The Atlantic recently published an article headlined The Deadly Myth That Human Error Causes Most Car Crashes.

It’s subtitled “Every year thousands of Americans die on the roads. Individuals take the blame for systemic problems.”

Here’s a key excerpt:

In 2015, the National Highway Traffic Safety Administration, a branch of the U.S. Department of Transportation, published a two-page memo declaring that “the critical reason, which is the last event in the crash causal chain, was assigned to the driver in 94% of the crashes.” The memo, which was based on the NHTSA’s own analysis of crashes, then offered a key caveat: “Although the critical reason is an important part of the description of events leading up to the crash, it is not intended to be interpreted as the cause of the crash.”

In other words, human error is described as the reason for 94% of crashes – it’s called “the critical reason.”  But, as the article goes on to explain, the real cause of most crashes are systemic issues like road an vehicle design.

As the David Zipper, the author, writes, “the idea that human error causes nearly all crashes is a useful talking point.”

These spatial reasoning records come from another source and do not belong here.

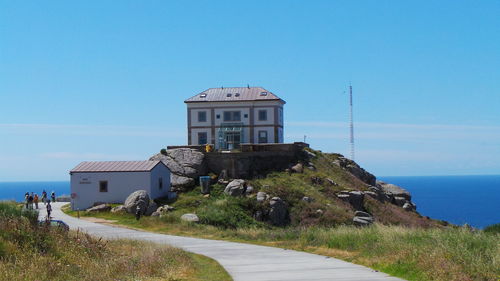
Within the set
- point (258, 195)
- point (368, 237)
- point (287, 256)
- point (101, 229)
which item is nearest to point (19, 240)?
point (287, 256)

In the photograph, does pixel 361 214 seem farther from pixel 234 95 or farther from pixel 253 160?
pixel 234 95

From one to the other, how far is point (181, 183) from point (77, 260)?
3546cm

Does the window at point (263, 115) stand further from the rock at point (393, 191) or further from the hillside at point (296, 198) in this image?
the rock at point (393, 191)

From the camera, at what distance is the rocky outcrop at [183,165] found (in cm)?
5444

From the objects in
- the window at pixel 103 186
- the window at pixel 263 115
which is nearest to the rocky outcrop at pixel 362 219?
the window at pixel 263 115

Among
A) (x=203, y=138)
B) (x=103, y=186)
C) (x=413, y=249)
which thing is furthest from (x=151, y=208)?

It seems to me that this kind of analysis can easily be applied to schools, too.

Schools, and their teachers, are held by many in the public to be primarily responsible for student success or failure, even though research has constantly found outside factors, including institutional socio/economic ones like racism, have been found to be the primary influencers of academic achievement (see The Best Places To Learn What Impact A Teacher (& Outside Factors) Have On Student Achievement).

School may be the “critical reasons,” but the “causes” are outside of the schoolhouse walls.

Going back to Zipper’s article, he writes:

With responsibility falling on those directly involved in a crash, it’s unsurprising that so many highway-safety efforts revolve around education campaigns, assuming that if people were just more careful, we’d all be okay.

With schools being viewed as the cause of success or failure, the primary public belief is that if we educators just teach better, our students will learn better…

The article explains that the new federal infrastructure bill has elements that may force authorities to re-examine this “critical reason – cause” disconnect.

And, clearly, the pandemic has helped some realize that outside factors do, indeed, have an impact on student learning, and the Biden Administration, though its expanding the child tax credit, food stamps, and affordable medical care, recognizes systemic issues.

I’m not suggesting that we teachers, and our schools, should not do our best to stretch the amount of impact we can have on our students’ learning.

But I am suggesting that, perhaps, everyone would benefit if we all had a clearer acknowledgement that we are the “critical reasons” and not the “causes” of our students’ academic success or lack of academic success.